Wednesday, November 26, 2014
Roasted Root Vegetable Soup
The taste was intriguing. I added the parsnips because you all may be tired of how many different ways I can turn carrots into soup. Mixing the veggies with the rosemary gave the soup a sweet/savory combination that tasted like I had added nutmeg. It is also a very filling soup, and much thicker than I had expected, given how watery everything looked in the pot.

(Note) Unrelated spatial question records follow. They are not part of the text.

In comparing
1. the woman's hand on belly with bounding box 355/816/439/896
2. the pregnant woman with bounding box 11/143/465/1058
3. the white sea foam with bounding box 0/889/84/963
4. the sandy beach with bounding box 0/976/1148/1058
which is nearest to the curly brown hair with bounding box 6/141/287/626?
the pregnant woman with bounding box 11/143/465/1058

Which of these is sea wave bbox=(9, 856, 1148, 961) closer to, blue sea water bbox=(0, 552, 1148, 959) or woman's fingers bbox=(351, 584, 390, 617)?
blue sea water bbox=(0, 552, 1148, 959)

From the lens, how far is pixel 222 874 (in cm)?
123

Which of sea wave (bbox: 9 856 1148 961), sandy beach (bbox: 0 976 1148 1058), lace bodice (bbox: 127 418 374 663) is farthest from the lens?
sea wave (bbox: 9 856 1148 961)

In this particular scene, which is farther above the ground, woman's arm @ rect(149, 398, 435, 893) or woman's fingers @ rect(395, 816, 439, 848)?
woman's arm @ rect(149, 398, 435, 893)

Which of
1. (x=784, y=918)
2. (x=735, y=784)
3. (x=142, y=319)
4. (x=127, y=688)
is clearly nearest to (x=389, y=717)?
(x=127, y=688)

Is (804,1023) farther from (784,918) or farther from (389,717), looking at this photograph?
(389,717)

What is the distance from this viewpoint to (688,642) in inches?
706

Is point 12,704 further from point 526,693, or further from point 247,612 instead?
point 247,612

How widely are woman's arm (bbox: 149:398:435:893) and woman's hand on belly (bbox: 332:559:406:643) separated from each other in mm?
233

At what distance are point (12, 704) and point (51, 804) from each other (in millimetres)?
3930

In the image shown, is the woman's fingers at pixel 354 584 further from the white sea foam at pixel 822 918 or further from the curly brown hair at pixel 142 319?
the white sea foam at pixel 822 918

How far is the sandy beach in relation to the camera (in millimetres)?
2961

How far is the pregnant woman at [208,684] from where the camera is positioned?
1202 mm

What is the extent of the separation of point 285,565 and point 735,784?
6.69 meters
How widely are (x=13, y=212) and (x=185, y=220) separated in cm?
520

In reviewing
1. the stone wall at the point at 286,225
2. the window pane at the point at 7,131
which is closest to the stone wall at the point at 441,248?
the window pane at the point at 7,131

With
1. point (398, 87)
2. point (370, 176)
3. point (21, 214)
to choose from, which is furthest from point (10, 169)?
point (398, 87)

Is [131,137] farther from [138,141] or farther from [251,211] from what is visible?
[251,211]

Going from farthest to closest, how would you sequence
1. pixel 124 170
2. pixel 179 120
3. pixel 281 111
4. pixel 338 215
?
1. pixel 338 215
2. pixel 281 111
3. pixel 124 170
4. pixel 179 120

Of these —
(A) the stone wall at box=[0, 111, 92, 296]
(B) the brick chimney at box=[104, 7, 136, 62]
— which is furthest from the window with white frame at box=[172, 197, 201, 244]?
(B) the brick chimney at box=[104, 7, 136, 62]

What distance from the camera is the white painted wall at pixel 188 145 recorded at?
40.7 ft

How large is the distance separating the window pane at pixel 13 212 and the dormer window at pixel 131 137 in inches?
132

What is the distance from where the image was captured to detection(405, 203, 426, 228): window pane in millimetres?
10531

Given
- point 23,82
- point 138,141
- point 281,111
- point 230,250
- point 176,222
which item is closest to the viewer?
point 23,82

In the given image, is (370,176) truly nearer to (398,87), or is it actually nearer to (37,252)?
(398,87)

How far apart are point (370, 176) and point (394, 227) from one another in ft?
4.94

*1/2 lb carrots, peeled and chopped
1 lb parsnips, peeled and chopped
*4 ribs celery, chopped
2 Tb oil, divided
*1/2 tsp dried oregano
*1 tsp dried rosemary
*1/2 C diced onion
*1 quart chicken or vegetable stock (low sodium)
salt and pepper to taste
1. Line a baking sheet with foil and preheat oven to 400º. Coat carrots, parsnips, and celery with 1 Tb oil and arrange on the baking sheet in a single layer. Sprinkle with oregano and rosemary and bake until just beginning to char, about 45 minutes. Stir every 15 minutes to keep from sticking to pan.
2. Remove vegetables from oven and set aside. In large saucepan, sauté onion in 1 Tb oil until browned, about 8 minutes. Add stock and roasted vegetables and bring to a boil. Reduce heat, cover, and simmer until vegetables are completely softened, about 15 minutes.